> _ARBEITSAUFTRAG_
Fassen Sie den Absatz im Textauszug, der mit „Zwingende Ausweisungen von EU-Bürgern“ beginnt, als knappe Stichpunktliste zusammen. Behalten Sie dabei seine wesentlichen Aussagen bei.
*** TEXTAUSZUG
Zwingende Ausweisungen von EU-Bürgern aufgrund einer strafrechtlichen Verurteilung oder deren Regelausweisung ohne Berücksichtigung des persönlichen Verhaltens oder der Gefährdung der öffentlichen Ordnung verstoßen gegen Gemeinschaftsrecht; es verstößt gegen Gemeinschaftsrecht, wenn das Gericht bei der Überprüfung der Ausweisung eines EU-Bürgers Sachvortrag nach der letzten Behördenentscheidung unberücksichtigt lässt; die nationalen Behörden müssen bei der Ausweisung im Einzelfall eine Abwägung der betroffenen Interessen unter Beachtung der allgemeinen Grundsätze des Gemeinschaftsrechts anstellen; es verstößt gegen Gemeinschaftsrecht, wenn die Überprüfung der Zweckmäßigkeit der Ausweisung eines EU-Bürgers ausgeschlossen ist.

(Leitsatz der Redaktion)

Schlagwörter: D (A), Ausweisung, Gemeinschaftsrecht, Auslegung, Unionsbürger, Arbeitnehmerfreizügigkeit, Straftäter, Freiheitsstrafe, Wiederholungsgefahr, Spezialprävention, Schutz von Ehe und Familie, Beurteilungszeitpunkt, Orfanopoulos und Oliveri,
Normen: EG Art. 39; EG Art. 18 Abs. 1; EG Art. 49; RL 64/221/EWG Art. 3; RL 90/364; RL 64/221/EWG Art. 9 Abs. 1
Auszüge:

Mit Beschlüssen vom 20. November und 4. Dezember 2001, beim Gerichtshof eingegangen am 13. Dezember 2001 (Rechtssache C-482/01) und am 19. Dezember 2001 (Rechtssache C-493/01), hat das Verwaltungsgericht Stuttgart nach Artikel 234 EG in beiden Rechtssachen je zwei Fragen nach der Auslegung der Artikel 39 Abs. 3 EG und 9 Absatz 1 der Richtlinie 64/221/EWG des Rates vom 25. Februar 1964 zur Koordinierung der Sondervorschriften für die Einreise und den Aufenthalt von Ausländern, soweit sie aus Gründen der öffentlichen Ordnung, Sicherheit oder Gesundheit gerechtfertigt sind (ABl. 1964, Nr. 56, S. 850) (Rechtssache C-482/01), sowie der Artikel 39 EG und 3 dieser Richtlinie (Rechtssache C-493/01) zur Vorabentscheidung vorgelegt.
******
*** VORLIEGENDE ZEILEN
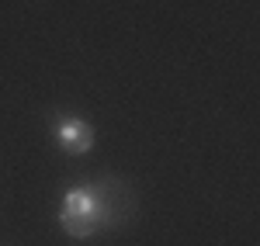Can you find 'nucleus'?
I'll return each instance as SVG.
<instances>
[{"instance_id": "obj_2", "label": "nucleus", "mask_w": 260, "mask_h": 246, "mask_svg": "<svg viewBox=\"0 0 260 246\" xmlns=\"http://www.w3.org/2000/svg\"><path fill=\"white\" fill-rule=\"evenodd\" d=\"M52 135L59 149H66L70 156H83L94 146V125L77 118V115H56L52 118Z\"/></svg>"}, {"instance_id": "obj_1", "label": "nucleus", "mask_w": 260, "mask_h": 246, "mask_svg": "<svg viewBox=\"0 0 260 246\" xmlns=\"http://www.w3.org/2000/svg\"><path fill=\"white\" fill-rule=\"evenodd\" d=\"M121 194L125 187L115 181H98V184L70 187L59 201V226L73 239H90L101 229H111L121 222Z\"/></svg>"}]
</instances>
******
*** VORLIEGENDE ZEILEN
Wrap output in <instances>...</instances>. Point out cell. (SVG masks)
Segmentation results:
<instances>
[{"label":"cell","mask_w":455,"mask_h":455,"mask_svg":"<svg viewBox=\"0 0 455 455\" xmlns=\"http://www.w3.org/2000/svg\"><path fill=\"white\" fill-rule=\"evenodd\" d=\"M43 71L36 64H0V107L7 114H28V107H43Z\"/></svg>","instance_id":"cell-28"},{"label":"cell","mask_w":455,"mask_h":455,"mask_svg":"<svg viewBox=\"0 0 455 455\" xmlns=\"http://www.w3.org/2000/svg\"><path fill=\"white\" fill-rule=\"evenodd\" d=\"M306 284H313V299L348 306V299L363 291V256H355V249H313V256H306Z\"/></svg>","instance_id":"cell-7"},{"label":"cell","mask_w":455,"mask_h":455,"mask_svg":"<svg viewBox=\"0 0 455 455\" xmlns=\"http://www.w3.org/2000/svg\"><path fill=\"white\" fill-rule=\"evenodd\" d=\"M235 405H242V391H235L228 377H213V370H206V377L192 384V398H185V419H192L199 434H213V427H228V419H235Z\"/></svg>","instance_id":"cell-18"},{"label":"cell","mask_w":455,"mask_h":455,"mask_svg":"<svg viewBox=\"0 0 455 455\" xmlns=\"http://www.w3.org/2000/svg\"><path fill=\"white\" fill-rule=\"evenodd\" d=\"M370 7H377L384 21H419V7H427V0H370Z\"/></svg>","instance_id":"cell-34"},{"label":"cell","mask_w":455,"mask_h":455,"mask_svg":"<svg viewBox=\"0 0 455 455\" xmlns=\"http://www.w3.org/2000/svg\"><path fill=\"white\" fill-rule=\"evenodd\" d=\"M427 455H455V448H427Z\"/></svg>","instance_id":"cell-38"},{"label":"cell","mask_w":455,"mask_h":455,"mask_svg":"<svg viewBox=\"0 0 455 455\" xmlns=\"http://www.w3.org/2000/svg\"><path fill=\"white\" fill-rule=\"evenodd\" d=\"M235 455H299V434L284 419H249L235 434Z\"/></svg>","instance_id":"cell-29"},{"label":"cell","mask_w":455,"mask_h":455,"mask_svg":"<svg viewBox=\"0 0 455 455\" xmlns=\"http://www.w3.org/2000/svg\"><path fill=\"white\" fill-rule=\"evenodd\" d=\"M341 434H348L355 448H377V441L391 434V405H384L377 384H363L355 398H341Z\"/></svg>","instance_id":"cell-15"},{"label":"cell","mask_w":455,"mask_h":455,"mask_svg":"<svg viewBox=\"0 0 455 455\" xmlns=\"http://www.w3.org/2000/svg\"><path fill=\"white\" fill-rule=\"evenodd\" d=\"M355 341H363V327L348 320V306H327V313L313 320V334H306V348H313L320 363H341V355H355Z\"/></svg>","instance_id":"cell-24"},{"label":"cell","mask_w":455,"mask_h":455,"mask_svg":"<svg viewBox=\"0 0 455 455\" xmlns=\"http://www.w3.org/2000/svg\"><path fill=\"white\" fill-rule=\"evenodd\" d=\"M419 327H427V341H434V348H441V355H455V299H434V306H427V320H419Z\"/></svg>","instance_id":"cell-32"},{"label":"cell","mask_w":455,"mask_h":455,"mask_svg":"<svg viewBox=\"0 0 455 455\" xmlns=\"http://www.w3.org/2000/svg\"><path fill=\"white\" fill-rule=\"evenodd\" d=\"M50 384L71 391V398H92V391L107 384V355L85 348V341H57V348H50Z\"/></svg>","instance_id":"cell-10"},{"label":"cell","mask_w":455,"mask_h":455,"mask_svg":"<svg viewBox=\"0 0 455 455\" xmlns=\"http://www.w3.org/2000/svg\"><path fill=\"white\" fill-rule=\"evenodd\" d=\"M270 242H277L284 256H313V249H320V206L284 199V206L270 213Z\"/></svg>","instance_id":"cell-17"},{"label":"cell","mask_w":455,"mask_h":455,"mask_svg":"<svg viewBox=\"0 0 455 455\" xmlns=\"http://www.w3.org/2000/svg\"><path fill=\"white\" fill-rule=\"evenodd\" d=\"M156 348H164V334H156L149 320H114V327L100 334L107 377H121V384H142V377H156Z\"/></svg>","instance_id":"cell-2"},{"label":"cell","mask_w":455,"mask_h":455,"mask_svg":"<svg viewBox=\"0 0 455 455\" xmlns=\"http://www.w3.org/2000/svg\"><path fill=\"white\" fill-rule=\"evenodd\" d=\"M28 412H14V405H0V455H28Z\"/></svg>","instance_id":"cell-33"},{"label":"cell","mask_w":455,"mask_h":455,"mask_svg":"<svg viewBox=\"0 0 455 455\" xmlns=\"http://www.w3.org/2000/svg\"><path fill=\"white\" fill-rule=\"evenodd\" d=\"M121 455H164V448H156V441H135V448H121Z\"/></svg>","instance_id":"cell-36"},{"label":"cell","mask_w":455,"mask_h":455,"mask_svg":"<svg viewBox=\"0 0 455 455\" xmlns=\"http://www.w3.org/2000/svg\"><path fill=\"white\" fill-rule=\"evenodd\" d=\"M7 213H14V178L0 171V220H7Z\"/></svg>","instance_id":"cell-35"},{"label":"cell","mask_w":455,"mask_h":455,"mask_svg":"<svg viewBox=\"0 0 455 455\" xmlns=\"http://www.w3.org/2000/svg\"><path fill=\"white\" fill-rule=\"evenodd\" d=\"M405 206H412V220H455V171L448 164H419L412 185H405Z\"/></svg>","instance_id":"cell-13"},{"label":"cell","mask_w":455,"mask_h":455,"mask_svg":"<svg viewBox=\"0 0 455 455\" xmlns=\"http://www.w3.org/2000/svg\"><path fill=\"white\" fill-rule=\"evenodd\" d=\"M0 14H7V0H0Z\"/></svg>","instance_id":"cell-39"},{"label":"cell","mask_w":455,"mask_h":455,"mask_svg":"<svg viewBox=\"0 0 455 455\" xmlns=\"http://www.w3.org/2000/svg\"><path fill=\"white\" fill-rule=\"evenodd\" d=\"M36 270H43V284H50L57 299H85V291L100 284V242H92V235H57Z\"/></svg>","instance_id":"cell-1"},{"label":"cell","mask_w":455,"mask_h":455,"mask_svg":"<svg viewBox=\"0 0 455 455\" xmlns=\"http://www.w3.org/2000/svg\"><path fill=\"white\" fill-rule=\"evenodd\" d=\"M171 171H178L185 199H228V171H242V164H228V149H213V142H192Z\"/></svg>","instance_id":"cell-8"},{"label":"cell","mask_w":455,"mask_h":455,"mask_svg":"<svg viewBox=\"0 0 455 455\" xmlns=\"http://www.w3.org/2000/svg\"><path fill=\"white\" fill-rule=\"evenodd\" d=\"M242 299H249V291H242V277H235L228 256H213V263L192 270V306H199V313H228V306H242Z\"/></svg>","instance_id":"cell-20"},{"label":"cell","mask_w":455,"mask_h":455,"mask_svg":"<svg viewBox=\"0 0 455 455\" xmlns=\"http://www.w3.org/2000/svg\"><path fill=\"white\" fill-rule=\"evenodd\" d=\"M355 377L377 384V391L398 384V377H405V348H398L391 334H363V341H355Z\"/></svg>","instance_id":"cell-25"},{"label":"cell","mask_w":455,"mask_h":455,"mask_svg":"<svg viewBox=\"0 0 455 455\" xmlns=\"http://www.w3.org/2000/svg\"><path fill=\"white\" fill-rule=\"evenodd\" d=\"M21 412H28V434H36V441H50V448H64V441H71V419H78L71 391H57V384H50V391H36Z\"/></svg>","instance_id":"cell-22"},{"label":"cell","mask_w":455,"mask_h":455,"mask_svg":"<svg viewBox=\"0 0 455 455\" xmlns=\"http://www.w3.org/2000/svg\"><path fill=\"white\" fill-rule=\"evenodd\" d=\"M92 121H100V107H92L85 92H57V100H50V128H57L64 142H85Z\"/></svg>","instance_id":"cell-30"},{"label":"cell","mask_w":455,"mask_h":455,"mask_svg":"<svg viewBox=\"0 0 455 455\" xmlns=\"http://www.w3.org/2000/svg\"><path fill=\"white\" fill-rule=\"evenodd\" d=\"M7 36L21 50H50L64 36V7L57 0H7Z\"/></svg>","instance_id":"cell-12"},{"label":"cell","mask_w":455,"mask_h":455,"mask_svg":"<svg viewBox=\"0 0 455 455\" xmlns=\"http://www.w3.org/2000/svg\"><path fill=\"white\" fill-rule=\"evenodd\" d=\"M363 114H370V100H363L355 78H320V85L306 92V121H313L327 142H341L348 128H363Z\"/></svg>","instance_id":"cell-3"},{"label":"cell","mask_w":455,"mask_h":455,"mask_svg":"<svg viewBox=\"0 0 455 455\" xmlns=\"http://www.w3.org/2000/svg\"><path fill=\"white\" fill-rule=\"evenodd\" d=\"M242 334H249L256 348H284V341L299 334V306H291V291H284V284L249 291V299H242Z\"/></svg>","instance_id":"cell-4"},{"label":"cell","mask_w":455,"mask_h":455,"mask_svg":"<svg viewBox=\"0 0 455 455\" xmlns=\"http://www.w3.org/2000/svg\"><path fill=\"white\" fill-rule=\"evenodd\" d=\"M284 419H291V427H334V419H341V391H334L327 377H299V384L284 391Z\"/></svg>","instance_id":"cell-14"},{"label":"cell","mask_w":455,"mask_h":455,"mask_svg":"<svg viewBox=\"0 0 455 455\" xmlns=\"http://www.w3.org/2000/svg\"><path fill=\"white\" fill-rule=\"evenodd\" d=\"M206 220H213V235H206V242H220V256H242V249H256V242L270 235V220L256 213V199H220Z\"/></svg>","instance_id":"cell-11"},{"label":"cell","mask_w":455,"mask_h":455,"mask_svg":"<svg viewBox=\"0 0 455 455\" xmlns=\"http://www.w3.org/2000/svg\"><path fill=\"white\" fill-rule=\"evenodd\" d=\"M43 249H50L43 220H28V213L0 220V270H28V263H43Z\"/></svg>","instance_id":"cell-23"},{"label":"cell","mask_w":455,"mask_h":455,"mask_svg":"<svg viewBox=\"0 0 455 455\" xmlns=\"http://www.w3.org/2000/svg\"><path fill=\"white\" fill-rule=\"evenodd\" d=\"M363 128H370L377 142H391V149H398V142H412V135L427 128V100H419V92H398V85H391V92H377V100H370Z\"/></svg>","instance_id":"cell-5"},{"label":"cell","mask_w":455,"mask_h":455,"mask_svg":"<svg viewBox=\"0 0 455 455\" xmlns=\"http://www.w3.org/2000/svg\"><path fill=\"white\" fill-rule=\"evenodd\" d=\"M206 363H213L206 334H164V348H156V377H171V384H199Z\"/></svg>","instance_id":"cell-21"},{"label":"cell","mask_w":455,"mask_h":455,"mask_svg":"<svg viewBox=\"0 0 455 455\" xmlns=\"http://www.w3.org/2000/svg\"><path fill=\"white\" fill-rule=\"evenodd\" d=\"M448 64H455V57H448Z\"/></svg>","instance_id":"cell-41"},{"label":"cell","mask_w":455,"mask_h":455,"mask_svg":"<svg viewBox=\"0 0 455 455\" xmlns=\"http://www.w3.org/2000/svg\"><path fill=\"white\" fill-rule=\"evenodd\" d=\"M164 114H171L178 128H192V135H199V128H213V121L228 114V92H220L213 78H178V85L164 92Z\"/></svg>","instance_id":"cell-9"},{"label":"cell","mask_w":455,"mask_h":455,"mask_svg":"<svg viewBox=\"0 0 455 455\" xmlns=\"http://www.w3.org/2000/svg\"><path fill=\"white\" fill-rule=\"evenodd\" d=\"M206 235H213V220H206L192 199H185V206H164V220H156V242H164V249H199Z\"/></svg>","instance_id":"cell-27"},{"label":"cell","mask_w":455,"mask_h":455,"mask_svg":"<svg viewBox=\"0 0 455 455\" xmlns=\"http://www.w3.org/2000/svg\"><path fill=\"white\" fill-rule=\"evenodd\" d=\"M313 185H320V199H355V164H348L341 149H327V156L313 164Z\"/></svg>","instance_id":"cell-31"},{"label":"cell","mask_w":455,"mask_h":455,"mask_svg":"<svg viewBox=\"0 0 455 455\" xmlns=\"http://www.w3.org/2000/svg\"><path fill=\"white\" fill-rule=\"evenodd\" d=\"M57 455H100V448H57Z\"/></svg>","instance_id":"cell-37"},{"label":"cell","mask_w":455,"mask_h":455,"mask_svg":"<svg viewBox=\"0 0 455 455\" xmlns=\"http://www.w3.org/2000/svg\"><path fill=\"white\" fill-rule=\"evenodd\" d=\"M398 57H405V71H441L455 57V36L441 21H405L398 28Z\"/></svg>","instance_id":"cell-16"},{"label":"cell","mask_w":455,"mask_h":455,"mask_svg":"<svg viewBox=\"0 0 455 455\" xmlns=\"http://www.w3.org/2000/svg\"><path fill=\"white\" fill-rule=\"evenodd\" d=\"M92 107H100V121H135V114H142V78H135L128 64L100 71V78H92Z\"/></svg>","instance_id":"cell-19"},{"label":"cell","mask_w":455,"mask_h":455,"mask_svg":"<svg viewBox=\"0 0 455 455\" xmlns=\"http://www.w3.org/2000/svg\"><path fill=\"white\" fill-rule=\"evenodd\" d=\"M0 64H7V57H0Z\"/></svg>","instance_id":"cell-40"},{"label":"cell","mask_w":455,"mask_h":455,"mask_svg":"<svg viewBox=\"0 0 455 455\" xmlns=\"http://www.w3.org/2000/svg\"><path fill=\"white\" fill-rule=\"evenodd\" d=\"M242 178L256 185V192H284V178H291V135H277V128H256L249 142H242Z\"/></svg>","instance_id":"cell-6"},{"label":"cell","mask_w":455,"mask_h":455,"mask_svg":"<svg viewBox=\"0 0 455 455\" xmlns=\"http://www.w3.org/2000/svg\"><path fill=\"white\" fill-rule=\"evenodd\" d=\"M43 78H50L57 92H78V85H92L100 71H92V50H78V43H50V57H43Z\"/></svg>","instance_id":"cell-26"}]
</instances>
******
*** VORLIEGENDE ZEILEN
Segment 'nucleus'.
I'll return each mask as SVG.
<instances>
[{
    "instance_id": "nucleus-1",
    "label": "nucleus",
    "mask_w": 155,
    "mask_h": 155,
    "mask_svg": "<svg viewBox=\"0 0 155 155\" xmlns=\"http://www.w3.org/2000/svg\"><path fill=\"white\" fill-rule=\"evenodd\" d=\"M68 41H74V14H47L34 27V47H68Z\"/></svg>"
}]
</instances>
******
> _LÖSUNG_
- Zwingende Ausweisungen oder Regelausweisungen von EU-Bürgern aufgrund einer strafrechtlichen Verurteilung verstoßen gegen Gemeinschaftsrecht, wenn das persönliche Verhalten oder die Gefährdung der öffentlichen Ordnung nicht berücksichtigt wird.
- Ein Gericht darf bei der Überprüfung einer solchen Ausweisung Sachvortrag nach der letzten Behördenentscheidung nicht unberücksichtigt lassen.
- Nationale Behörden müssen im Einzelfall die betroffenen Interessen unter Beachtung der allgemeinen Grundsätze des Gemeinschaftsrechts abwägen.
- Es ist gemeinschaftsrechtswidrig, die Überprüfung der Zweckmäßigkeit der Ausweisung auszuschließen.